Work request: Please reproduce the listing word for word. Pictures stay out.

Data block:
[Start of section]

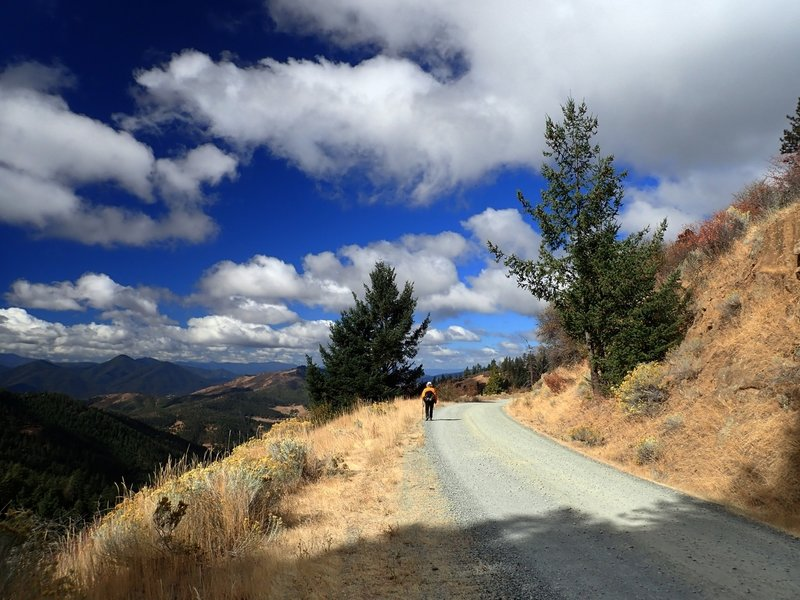 On the road toward the Griffin Gap Trailhead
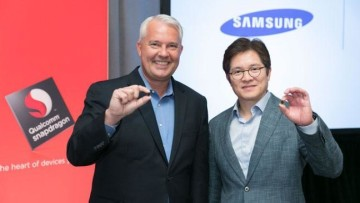 1479389995_image_keith-kressin-qualcomm-ben-suh-samsung-with-10nm-snapdragon-835.-feature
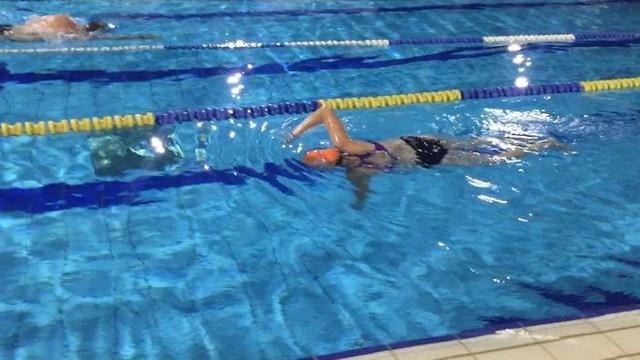 השחייה זו התחזוקה שלי. הילה צחי בבריכה ( ) ( )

[End of section]

Written solution:
 On the road toward the Griffin Gap Trailhead
 1479389995_image_keith-kressin-qualcomm-ben-suh-samsung-with-10nm-snapdragon-835.-feature
 השחייה זו התחזוקה שלי. הילה צחי בבריכה ( ) ( )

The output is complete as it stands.